* TÂCHE À RÉALISER *
Poursuivez le texte sur les coiffeurs qui ont changé de statut ou de métier pendant la pandémie, en reprenant juste après sa dernière phrase.

* TEXTE EXTRAIT *
......

Construire leurs propres horaires

"De plus, le statut d’indépendant a montré pour beaucoup des avantages dans la qualité de vie. Ceux qui ont exercé la fonction en tant qu’indépendant ont eu la possibilité de pouvoir construire leurs propres horaires et donc si un indépendant souhaite travailler par exemple tous les jours à 9h du matin et s’arrêter à 16h pour pouvoir aller chercher son enfant à l’école, ou à la crèche ou à la garderie, c’est une possibilité qui lui est offerte. Quand il a un statut de salarié et qu’il travaille pour le compte d’un employeur, il est clair que les magasins et salons de coiffure répondent en général à des demandes commerciales et doivent être ouverts 6 jours sur 7, de 9h à 19h, voire parfois 20h du soir", détaille le vice-président de la Fédération des coiffeurs de Belgique.

Certains coiffeurs ont préféré exercer une autre activité pour des raisons financières

A côté de cela certains coiffeurs ont changé de vocation pendant la pandémie pour des raisons financières, et même alimentaires. "Nous pensons à l’heure actuelle, puisque nous n’avons pas encore les chiffres, que pendant toute cette période durant laquelle ils sont restés inactifs et ont perdu une partie de leur rémunération, de nombreuses coiffeurs se sont tournées pendant la pandémie vers d’autres métiers dont les horaires étaient plus souples et vers des rémunérations qui étaient au moins égales à ce qu’ils percevaient avant la crise de covid 19. La grande distribution, il y a eu un regain pour ce secteur, dans les transports également et nous pensons qu’effectivement pour pouvoir pallier cette perte de rémunération, des coiffeurs se sont tournés vers d’autres secteurs plus porteurs et plus attractifs sur le plan salarial", explique Patrick Dumont.

......

* Données recueillies *
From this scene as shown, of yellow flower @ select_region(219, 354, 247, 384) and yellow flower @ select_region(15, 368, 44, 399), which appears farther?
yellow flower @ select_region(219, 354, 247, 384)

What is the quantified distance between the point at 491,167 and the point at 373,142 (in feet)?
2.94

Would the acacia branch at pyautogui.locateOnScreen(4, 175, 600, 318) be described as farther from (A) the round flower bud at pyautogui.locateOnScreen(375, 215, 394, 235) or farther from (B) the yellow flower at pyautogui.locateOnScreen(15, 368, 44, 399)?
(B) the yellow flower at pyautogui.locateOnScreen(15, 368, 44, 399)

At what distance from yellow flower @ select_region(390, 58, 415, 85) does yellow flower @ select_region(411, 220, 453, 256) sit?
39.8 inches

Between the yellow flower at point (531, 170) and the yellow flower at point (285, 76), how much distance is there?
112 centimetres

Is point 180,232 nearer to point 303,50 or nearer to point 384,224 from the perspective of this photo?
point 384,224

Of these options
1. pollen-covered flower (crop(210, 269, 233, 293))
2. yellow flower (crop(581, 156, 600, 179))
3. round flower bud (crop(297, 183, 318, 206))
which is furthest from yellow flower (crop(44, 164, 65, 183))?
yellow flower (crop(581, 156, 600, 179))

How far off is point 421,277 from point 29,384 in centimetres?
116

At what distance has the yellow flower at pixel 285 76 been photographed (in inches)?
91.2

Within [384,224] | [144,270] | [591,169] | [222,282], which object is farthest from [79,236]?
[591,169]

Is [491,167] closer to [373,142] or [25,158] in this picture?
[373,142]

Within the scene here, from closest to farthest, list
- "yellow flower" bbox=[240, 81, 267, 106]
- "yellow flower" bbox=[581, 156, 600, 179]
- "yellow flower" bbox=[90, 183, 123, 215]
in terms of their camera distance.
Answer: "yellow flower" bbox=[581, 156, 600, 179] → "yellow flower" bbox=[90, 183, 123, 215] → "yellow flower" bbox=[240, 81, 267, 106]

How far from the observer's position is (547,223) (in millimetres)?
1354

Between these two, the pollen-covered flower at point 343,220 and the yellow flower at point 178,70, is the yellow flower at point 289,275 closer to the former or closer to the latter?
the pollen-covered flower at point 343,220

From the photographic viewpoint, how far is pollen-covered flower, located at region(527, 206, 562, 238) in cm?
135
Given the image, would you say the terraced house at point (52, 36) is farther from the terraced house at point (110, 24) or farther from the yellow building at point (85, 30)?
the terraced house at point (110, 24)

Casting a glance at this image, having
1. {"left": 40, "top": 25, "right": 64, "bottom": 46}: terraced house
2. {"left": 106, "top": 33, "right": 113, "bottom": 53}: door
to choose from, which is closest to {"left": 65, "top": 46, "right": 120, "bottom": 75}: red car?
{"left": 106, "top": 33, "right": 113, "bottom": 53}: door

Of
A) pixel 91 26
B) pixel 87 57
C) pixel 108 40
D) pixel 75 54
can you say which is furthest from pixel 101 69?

......

* RÉSULTAT OBTENU *
La fréquentation du salon a diminué de 70% depuis le début de la pandémie

Delphine n'est pas la seule qui a des difficultés à recruter

Nous avons contacté plusieurs coiffeurs. Un coiffeur du quartier Schuman à Bruxelles qui souhaite garder l’anonymat nous confirme cette tendance. "Chez nous, la fréquentation du salon a diminué de 70% depuis le début de la pandémie. Nous avons des employés qui sont finalement partis, lassés d’être au chômage économique et qui ont commencé un autre travail. Je suis là depuis 17 ans, qu’est-ce que vous voulez que je vous dise ? Les bureaux sont vides. Les employés en télétravail. Les clients ne viennent plus. Les employés finissent par s'en aller."

Un autre coiffeur du Brabant wallon qui souhaite garder l’anonymat nous confie: "Nous avons toujours des employés qui sont partiellement en chômage économique. On ne sait pas où sont passés les clients mais on est très loin de la capacité habituelle… Est-ce que les gens ont trouvé d’autres moyens pour se faire coiffer ? En tous les cas, les clients ne viennent pas, ils ont changé leurs habitudes."

"La clientèle, aussi, a changé ses habitudes"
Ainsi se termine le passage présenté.